My rod was not cut square
The end of the rod needs to look like this and be flat. Grind/file as required.
Next take the motor and coupler and place a 3mm ball bearing in the hole on
the top of the motor shaft so that when the threaded rod is inserted it will sit
between the rod and motor shaft. A little lithiumgrease on the ball helps as
well.
Ball just sits in the hole in the end of the
motor shaft
The ball bearing changes the helical coupler from a "spring" (which changes its
behaviour and length depending on how far the rod sits down in the coupler)
into a more precise ball joint where the rod can not move down at all. The ball
bearing on the square/flat end of the threaded rod allows the coupler to bend
without varying the length of the coupler.
The ball bearing is a simple and very effective way of overcoming the inherent
limitations of a helical coupler when used on the Z Axis.
Fix 5 Seating the threaded rod properly in the coupler
Why
On Robos with 5/16 rods, often the rod was wrapped in Teflon tape in an
effort to centre the rod in the 8mm coupler.
Unfortunately this procedure has two problems. First, the Teflon tape can
actually encourage slipping between the rod and the coupler. Second, the rod
was not centered properly when the clamp screws were over tightened to
allow for the smaller diameter rod.
How
Best long termsolution is to use M8 rods (pitch 1.25mm) which fit properly in
the 8mm coupler.
Put a few drops of blue Loctite on the rod and inside the coupler where it will
be clamped into the coupler. Then insert the rod (the square, flat end) while
the motor/coupler assembly is standing vertically and the ball bearing is in
place on the motor shaft. The rod needs to be inserted all the way down to sit
on the bearing as shown in the diagram above.
Finally tighten up the clamp screw as tight as possible. Again it is not necessary
to Loctite the clamp screw.
Set this motor/coupler/rod assembly aside standing vertically for at least 24
hours to ensure the Loctite cures completely.
You do need to be a little careful the ball doesnt fall out of its spot if you pull
on and stretch the coupler too much. Once its in the machine there will be no
problem.
It is easy to check the ball is in place by pushing gently down on the threaded
rod. There should be no vertical compression of the coupler at all.
Note
If you only have 5/16 rods, then I suggest you wrap the end of the rod
in enough aluminium foil strip to centre the 5/16 rod in the 8m coupler.
Use Loctite to keep the foil in place as well.
A better solution might be to wrap some copper wire into the 5/16
thread but what gauge? (MAYBE someone can come up with a better
solution??)
Finally check the rod and coupler are in alignment and centered as far as
possible before allowing the Loctite to cure.
Last Steps
After waiting for the Loctite to cure, the motor/coupler/rod assemblies with
the nylon nuts for the X Carriage can be reinstalled in the machine. It is very
important to give the Loctite enough time to cure.
Check that there is only a slight wobble (maybe 2-3 mm) at the top of the
threaded rod when the Z Motor turns.
Slight wobble is good and shows the coupler is doing its job. Any more
significant wobble suggests that either the coupler is not sitting vertically on
the motor shaft or the rod is not centered properly in the coupler.

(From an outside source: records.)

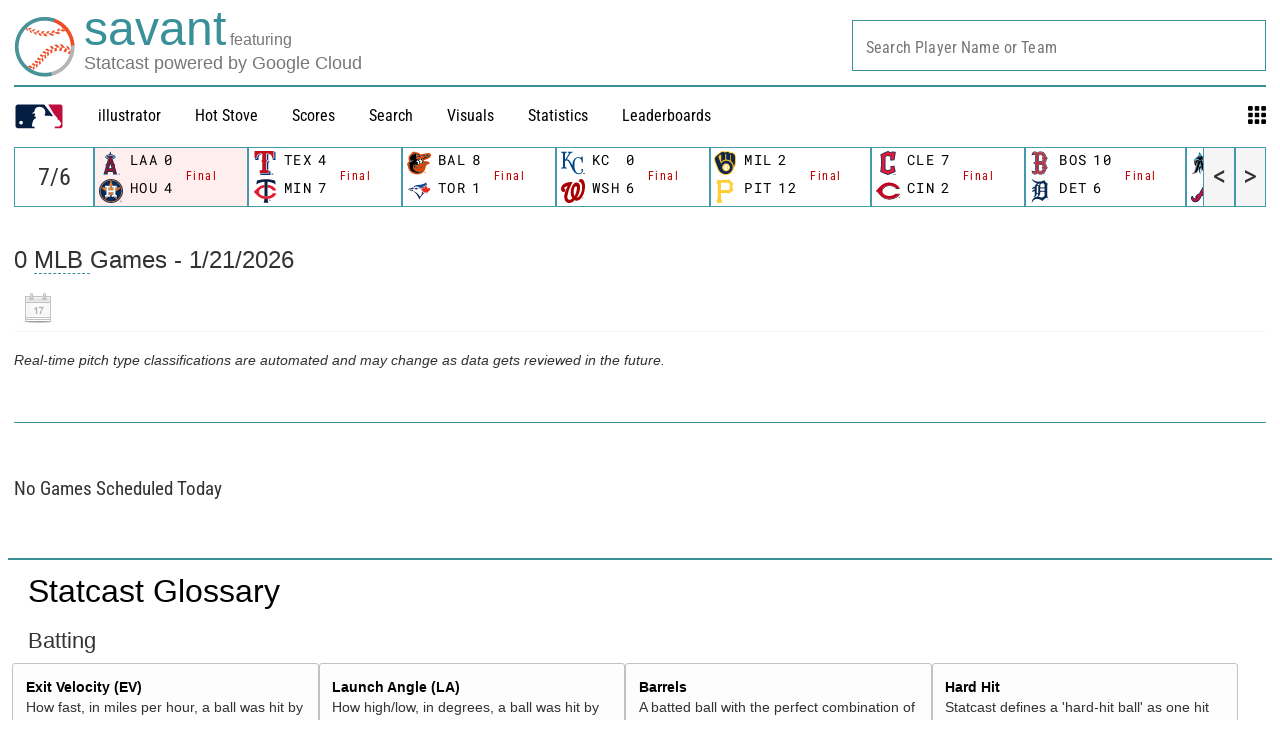

--- FILE ---
content_type: application/x-javascript;charset=utf-8
request_url: https://ans.mlb.com/id?d_visid_ver=2.1.0&d_fieldgroup=A&mcorgid=A65F776A5245B01B0A490D44%40AdobeOrg&mid=16021000831298471673208498035052132814&ts=1769030976662
body_size: -182
content:
{"mid":"16021000831298471673208498035052132814","id":"34B8A2A06F641FD8-40000A361E3A71DF"}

Check that you cannot push the threaded rod down by hand and compress the
coupler. This confirms the ball bearing is doing its job.

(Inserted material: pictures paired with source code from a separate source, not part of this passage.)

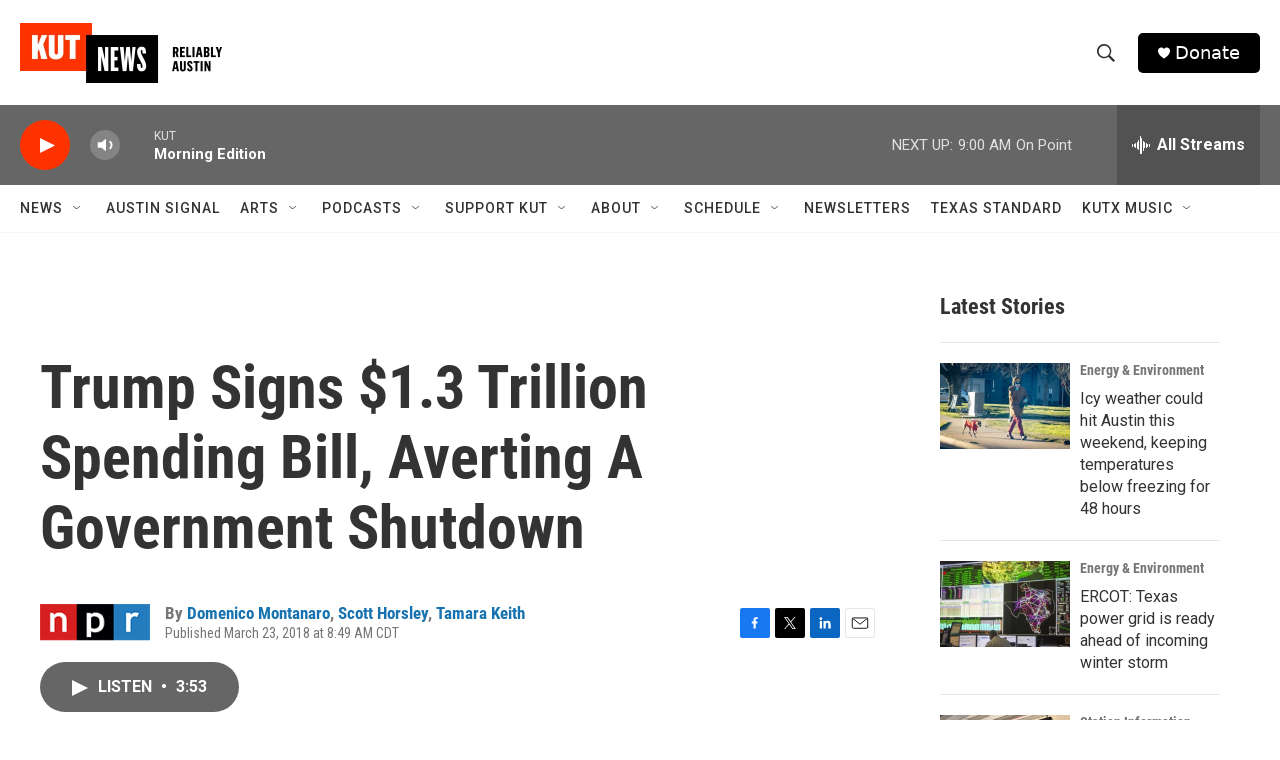

--- FILE ---
content_type: text/html; charset=utf-8
request_url: https://www.google.com/recaptcha/api2/aframe
body_size: 268
content:
<!DOCTYPE HTML><html><head><meta http-equiv="content-type" content="text/html; charset=UTF-8"></head><body><script nonce="_XsGIELfhRbaP6ZB6-jp-A">/** Anti-fraud and anti-abuse applications only. See google.com/recaptcha */ try{var clients={'sodar':'https://pagead2.googlesyndication.com/pagead/sodar?'};window.addEventListener("message",function(a){try{if(a.source===window.parent){var b=JSON.parse(a.data);var c=clients[b['id']];if(c){var d=document.createElement('img');d.src=c+b['params']+'&rc='+(localStorage.getItem("rc::a")?sessionStorage.getItem("rc::b"):"");window.document.body.appendChild(d);sessionStorage.setItem("rc::e",parseInt(sessionStorage.getItem("rc::e")||0)+1);localStorage.setItem("rc::h",'1768999836134');}}}catch(b){}});window.parent.postMessage("_grecaptcha_ready", "*");}catch(b){}</script></body></html>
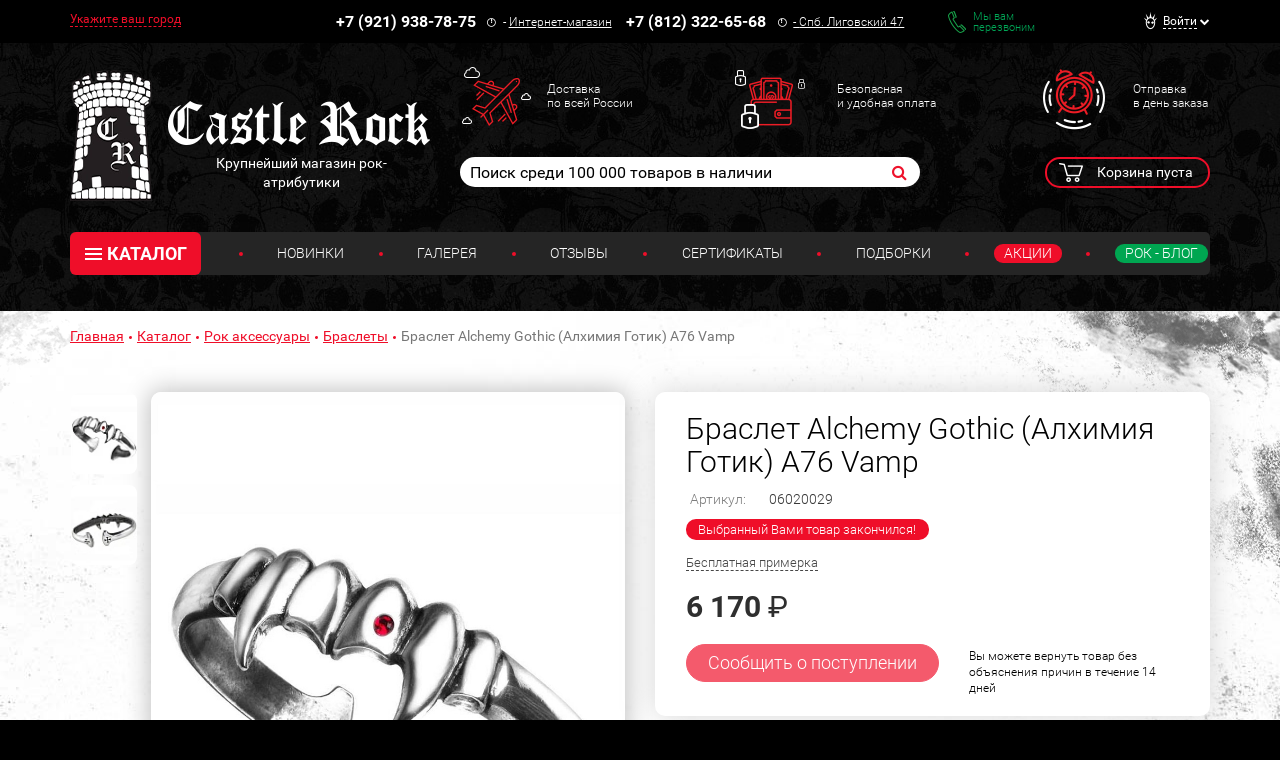

--- FILE ---
content_type: text/html; charset=UTF-8
request_url: https://www.castlerock.ru/ajax/show_counter_element/?elementId=718670&iblockId=140
body_size: 21
content:
{"SHOW_COUNT":"1389"}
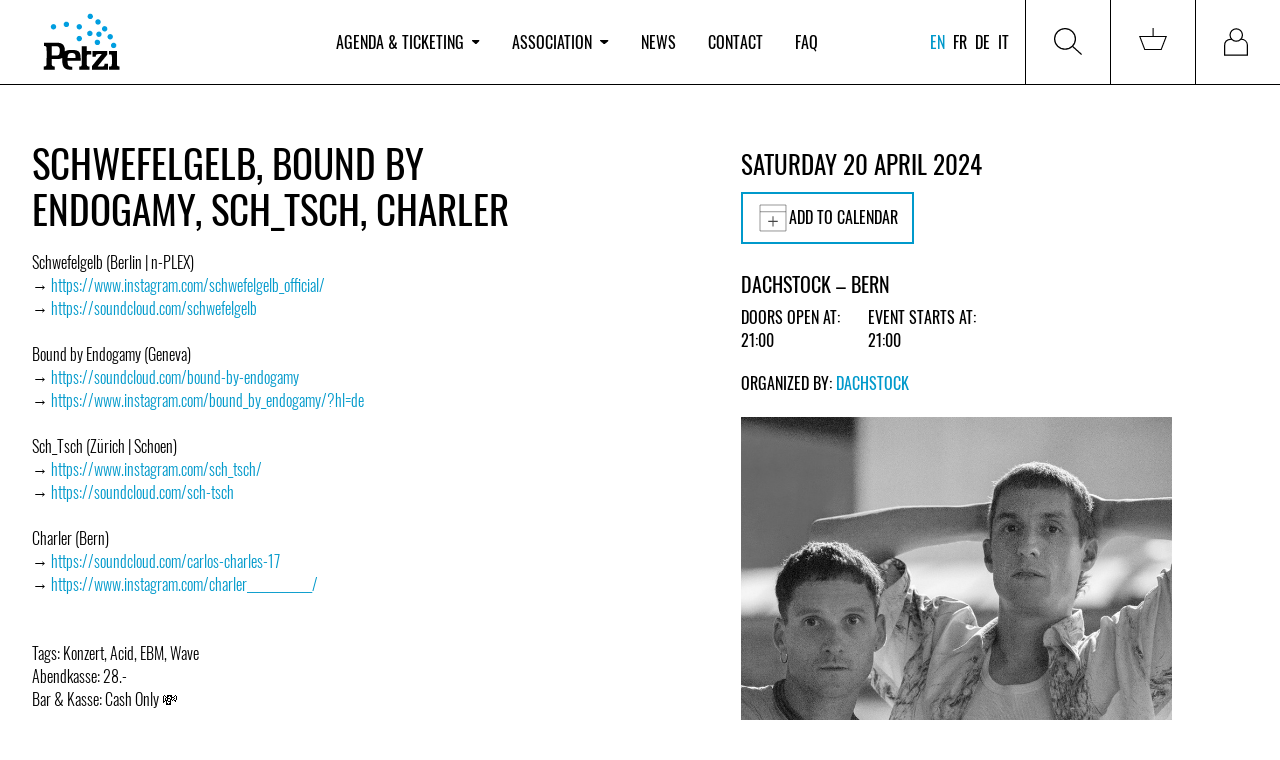

--- FILE ---
content_type: image/svg+xml
request_url: https://www.petzi.ch/static/images/login.a5a1a459f57c.svg
body_size: 402
content:
<svg xmlns="http://www.w3.org/2000/svg" viewBox="0 0 19.85 22.75"><title>Asset 12</title><g id="Layer_2" data-name="Layer 2"><g id="Layer_2-2" data-name="Layer 2"><path d="M.5,22.25H19.35V13.92A5.2,5.2,0,0,0,14.5,9.06H5.91C2.46,9.3.5,11.51.5,14.25Z" fill="none" stroke="#000" stroke-miterlimit="10"/><circle cx="10.13" cy="5.62" r="5.12" fill="#fff" stroke="#000" stroke-miterlimit="10"/></g></g></svg>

Check and adjust your Z Axis so it is horizontal and the height above the bed is
calibrated as you normally would before starting a print.
Note that the coupler sits a lot further down on the motor shaft than the Robo
guys suggest. But it is very important that the coupler sits down on the motor
shaft like this to maximise contact area with the coupler and avoid any
slippage.
Finally print the test.stl model again and hopefully you will
get the same great results I did.
Actually my Robo is printing better now than it ever did.